> _WHAT THIS TASK INVOLVES_: Find the lines holding the string "accuracy" in the data, then copy all of them.
--- THE INPUT ---
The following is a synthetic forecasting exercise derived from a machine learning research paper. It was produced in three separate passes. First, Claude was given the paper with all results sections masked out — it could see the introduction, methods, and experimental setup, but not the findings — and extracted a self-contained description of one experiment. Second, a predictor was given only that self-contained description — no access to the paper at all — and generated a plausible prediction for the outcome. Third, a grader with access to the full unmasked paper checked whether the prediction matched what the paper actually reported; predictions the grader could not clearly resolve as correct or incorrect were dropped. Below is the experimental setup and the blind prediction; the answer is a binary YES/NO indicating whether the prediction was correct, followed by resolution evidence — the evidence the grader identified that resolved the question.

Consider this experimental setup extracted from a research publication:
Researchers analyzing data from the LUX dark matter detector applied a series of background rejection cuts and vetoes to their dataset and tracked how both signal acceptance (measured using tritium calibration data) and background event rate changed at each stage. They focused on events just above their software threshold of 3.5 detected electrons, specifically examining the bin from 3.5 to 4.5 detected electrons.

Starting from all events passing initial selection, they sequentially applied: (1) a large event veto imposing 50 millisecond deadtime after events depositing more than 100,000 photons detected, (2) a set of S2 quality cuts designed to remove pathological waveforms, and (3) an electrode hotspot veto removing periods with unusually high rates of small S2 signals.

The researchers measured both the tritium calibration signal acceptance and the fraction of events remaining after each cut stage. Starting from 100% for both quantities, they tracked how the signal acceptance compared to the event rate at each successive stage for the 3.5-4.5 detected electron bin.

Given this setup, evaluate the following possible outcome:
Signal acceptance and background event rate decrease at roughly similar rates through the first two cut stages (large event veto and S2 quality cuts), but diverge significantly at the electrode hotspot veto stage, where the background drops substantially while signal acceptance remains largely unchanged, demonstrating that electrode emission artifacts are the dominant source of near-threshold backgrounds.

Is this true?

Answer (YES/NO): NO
---
--- THE INPUT ---
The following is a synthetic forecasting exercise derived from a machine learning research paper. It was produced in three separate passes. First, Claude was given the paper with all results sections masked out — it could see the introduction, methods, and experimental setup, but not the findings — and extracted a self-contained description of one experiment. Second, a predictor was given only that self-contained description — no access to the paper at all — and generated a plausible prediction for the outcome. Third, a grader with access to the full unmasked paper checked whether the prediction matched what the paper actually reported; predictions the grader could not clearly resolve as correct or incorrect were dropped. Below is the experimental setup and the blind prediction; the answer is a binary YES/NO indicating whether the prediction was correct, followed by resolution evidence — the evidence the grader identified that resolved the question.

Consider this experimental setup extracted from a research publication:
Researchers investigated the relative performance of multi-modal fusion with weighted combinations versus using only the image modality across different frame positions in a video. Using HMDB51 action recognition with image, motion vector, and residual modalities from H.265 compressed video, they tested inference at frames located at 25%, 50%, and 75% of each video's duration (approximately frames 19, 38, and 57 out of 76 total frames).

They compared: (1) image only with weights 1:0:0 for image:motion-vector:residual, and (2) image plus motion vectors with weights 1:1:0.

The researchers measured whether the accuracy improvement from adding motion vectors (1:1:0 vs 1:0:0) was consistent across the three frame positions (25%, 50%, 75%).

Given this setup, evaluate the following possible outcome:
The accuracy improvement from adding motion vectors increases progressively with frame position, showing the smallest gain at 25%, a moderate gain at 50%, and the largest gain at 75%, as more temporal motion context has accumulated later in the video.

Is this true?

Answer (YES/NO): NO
---
> _FINISHED TASK_:
The researchers measured whether the accuracy improvement from adding motion vectors (1:1:0 vs 1:0:0) was consistent across the three frame positions (25%, 50%, 75%).
The accuracy improvement from adding motion vectors increases progressively with frame position, showing the smallest gain at 25%, a moderate gain at 50%, and the largest gain at 75%, as more temporal motion context has accumulated later in the video.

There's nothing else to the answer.